Allan Wolf and me, both travel weary

~I got a present: my very own necklace made from the cover image of Tía Isa Wants a Car. It’s made by All Things Small Pendants, and I plan to wear it proudly. ¡Muchisimas gracias!

~I slipped into the panel discussion called Not Your Mama’s Teen Reads, a fantastic YA panel of Simon & Schuster authors, moderated by Richmond’s own Kelly Justice, owner of Fountain Bookstore. The panelists included Ellen Hopkins, who writes two novels a year. (AHH!) She was joined by Brandon Mull (Beyonders: Seeds of Rebellion), Michelle Hodkin (The Unbecoming of Mara), and Margaret Peterson Haddix (Always War). Each and every one was funny, insightful, and charming.

~You know, I love to eat, so the children’s book luncheon was double whammy of joy. The Quote To Keep came from author Avi (new book, City of Orphans, Atheneum), on the difference between how children read and how adults read. “A child reads a book and says, ‘How did that writers know so much about me?’ The adult reads a book and says, ‘There are other people out there like me.’”
====
--- Objectives ---
• a. List every line of the entries that contains the word "farther".
• b. Extend the book event recap with new writing that picks up after its final paragraph, the one about the children's book luncheon.
The book event recap and the entries have no connection to each other.

Records of spatial reasoning questions:
====
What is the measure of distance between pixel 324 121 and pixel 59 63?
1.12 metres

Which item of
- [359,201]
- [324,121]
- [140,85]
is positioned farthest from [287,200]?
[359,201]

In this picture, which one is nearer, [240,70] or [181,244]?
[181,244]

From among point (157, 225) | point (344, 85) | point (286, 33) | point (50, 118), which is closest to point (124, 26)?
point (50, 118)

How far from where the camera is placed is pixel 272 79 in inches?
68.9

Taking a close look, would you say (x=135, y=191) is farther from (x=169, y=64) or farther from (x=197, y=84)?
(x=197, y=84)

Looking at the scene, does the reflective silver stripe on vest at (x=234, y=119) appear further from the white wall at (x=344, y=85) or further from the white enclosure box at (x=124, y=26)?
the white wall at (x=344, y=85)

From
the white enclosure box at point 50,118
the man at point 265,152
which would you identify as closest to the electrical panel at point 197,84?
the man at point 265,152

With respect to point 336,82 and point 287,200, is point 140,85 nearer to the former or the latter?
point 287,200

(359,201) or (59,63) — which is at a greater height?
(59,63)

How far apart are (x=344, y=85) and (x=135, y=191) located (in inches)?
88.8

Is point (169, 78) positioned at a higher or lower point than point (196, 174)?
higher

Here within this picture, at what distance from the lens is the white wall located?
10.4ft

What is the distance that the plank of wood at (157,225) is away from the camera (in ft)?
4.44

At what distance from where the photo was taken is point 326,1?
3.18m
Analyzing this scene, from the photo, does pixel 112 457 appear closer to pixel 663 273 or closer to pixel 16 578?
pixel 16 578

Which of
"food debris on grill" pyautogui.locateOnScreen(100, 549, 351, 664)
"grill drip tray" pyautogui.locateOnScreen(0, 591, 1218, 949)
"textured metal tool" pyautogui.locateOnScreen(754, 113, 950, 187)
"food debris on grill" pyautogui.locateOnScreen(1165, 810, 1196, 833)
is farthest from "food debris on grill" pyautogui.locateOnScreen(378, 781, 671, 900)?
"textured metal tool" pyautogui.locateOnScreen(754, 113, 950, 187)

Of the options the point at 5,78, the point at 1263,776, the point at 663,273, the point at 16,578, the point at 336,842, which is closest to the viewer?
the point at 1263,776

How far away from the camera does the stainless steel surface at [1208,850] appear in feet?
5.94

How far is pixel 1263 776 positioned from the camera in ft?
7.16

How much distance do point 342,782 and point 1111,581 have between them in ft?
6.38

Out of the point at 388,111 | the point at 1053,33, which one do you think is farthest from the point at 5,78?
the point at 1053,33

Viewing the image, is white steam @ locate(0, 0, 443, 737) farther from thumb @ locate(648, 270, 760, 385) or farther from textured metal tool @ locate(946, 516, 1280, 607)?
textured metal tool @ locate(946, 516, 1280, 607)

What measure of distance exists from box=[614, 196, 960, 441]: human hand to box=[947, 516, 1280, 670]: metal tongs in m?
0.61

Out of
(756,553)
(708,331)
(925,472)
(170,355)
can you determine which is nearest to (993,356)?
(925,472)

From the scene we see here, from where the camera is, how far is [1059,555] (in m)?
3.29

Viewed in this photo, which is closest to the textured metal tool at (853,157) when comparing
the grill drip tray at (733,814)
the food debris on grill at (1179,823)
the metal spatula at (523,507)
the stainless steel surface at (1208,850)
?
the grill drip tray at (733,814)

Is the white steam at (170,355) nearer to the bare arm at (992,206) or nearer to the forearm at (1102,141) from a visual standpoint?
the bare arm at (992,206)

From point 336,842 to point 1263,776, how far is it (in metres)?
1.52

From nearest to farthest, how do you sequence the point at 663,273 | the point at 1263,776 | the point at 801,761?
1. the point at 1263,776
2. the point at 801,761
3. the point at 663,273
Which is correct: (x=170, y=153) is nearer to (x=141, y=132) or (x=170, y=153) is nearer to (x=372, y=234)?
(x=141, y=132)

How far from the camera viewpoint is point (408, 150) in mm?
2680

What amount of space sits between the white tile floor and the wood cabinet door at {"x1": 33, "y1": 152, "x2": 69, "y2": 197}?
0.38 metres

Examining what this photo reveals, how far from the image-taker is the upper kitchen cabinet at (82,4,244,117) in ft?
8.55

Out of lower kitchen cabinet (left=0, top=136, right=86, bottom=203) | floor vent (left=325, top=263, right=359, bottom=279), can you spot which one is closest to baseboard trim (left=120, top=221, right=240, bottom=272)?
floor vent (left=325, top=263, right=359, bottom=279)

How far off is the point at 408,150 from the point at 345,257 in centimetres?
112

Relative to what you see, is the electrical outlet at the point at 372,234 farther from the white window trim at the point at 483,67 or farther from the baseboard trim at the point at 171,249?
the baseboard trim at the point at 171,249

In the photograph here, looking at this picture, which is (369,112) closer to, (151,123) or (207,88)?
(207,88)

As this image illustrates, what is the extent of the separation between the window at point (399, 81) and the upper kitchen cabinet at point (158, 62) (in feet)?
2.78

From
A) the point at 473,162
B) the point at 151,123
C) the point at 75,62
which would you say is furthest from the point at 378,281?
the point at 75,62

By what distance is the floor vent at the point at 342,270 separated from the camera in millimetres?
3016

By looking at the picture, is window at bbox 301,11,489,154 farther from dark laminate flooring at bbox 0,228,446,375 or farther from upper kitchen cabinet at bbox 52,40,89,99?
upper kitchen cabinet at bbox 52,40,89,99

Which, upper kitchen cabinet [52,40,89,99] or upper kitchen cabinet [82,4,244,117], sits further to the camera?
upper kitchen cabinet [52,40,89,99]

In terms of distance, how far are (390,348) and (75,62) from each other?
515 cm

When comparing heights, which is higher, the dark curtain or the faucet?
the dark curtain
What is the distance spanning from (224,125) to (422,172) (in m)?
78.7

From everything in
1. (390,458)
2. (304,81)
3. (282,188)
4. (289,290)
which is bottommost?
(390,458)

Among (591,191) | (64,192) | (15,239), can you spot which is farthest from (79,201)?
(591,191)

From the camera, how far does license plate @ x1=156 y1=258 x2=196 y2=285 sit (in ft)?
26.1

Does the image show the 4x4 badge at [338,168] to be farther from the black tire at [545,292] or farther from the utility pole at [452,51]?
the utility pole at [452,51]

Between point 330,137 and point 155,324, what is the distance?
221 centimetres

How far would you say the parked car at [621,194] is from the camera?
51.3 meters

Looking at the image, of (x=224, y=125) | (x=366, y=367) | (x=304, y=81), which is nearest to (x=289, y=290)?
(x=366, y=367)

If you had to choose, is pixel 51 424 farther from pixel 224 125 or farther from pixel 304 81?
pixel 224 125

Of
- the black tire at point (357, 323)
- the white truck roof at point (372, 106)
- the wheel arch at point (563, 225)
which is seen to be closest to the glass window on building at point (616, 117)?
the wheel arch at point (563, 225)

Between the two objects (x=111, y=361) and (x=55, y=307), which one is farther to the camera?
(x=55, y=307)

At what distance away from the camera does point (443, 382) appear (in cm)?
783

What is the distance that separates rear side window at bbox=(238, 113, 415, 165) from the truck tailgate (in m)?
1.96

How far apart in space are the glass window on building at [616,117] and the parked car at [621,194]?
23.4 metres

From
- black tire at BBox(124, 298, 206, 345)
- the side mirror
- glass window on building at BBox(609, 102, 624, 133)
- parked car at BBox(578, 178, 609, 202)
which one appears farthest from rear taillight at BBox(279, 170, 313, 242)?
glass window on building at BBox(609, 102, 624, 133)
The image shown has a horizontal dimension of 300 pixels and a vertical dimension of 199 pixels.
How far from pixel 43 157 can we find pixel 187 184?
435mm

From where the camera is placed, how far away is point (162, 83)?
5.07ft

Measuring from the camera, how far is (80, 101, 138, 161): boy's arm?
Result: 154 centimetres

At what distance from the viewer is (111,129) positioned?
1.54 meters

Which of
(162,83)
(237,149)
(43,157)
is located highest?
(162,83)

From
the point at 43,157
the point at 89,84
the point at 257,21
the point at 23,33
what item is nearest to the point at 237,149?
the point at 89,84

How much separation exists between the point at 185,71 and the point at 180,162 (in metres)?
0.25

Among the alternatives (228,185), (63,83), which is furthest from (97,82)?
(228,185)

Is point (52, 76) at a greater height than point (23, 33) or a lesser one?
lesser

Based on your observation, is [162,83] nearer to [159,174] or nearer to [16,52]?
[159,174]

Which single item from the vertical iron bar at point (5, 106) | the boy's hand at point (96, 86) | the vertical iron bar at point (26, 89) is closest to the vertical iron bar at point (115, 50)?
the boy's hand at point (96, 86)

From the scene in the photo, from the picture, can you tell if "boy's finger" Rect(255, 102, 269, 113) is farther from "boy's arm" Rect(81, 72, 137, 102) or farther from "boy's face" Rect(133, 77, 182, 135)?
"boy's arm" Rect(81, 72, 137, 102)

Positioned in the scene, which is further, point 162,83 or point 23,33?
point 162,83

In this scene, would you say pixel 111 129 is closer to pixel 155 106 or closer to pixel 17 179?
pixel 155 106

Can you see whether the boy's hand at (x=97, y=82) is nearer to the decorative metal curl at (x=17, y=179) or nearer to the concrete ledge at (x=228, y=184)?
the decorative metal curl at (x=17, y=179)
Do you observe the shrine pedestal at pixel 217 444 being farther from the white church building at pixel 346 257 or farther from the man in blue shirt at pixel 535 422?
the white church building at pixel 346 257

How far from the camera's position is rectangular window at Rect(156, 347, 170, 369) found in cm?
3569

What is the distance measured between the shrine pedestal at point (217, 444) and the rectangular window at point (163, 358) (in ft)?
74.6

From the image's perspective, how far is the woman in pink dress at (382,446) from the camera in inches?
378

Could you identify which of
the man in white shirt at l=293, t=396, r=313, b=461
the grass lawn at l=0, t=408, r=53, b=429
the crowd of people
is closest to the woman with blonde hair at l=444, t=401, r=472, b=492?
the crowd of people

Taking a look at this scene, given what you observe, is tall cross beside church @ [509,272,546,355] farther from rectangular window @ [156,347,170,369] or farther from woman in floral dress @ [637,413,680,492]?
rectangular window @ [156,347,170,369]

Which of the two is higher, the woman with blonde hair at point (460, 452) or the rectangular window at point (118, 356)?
====
--- Exercise answers ---
• a.
Taking a close look, would you say (x=135, y=191) is farther from (x=169, y=64) or farther from (x=197, y=84)?
Viewing the image, is white steam @ locate(0, 0, 443, 737) farther from thumb @ locate(648, 270, 760, 385) or farther from textured metal tool @ locate(946, 516, 1280, 607)?
Relative to what you see, is the electrical outlet at the point at 372,234 farther from the white window trim at the point at 483,67 or farther from the baseboard trim at the point at 171,249?
By looking at the picture, is window at bbox 301,11,489,154 farther from dark laminate flooring at bbox 0,228,446,375 or farther from upper kitchen cabinet at bbox 52,40,89,99?
Does the image show the 4x4 badge at [338,168] to be farther from the black tire at [545,292] or farther from the utility pole at [452,51]?
If you had to choose, is pixel 51 424 farther from pixel 224 125 or farther from pixel 304 81?
Between the two objects (x=111, y=361) and (x=55, y=307), which one is farther to the camera?
From the scene in the photo, from the picture, can you tell if "boy's finger" Rect(255, 102, 269, 113) is farther from "boy's arm" Rect(81, 72, 137, 102) or farther from "boy's face" Rect(133, 77, 182, 135)?
Do you observe the shrine pedestal at pixel 217 444 being farther from the white church building at pixel 346 257 or farther from the man in blue shirt at pixel 535 422?
Taking a look at this scene, given what you observe, is tall cross beside church @ [509,272,546,355] farther from rectangular window @ [156,347,170,369] or farther from woman in floral dress @ [637,413,680,492]?

• b.
~I also did an interview for heardtv.com with Robin Reshard. It airs in Octoboer, so I’ll share the link then.

~And last, but not least, I got to eavesdrop on this quirky, driven, book-lovin’ group of businesspeople who help make your city and mine a more interesting place to live. They love books, adore authors, and are fighting for their lives.

So, in the spirit of loving Indies, I’m inviting you to support one this weekend. Please join me at Fountain bookstore this Saturday, 2 pm for a celebration of Hispanic Heritage Month. You don’t have to be Latino…just Latino-curious. We’ll have some snacks, share some book picks featuring Latino main characters (picture books to adult). We’ll even have ticket giveaways to Latin Ballet of Virginia and Havana Restaurant and Lounge. See you then!

It’s Hispanic Heritage Month. Let’s eat!

September ushers in the strangely straddled Hispanic Heritage month (Sept 15 – Oct. 15). I’ll be doing lots of appearances around town to celebrate, but this month I thought I’d share some Latin magic through my kitchen.

Here’s Arroz con Pollo – chicken and yellow rice. It’s one of those dishes that every Latin cook aspires to make well, the kind women fight about and secretly criticize behind each other’s backs. There are a million recipes, but here’s mine.

Ingredientes

Olive oil (about 5 T)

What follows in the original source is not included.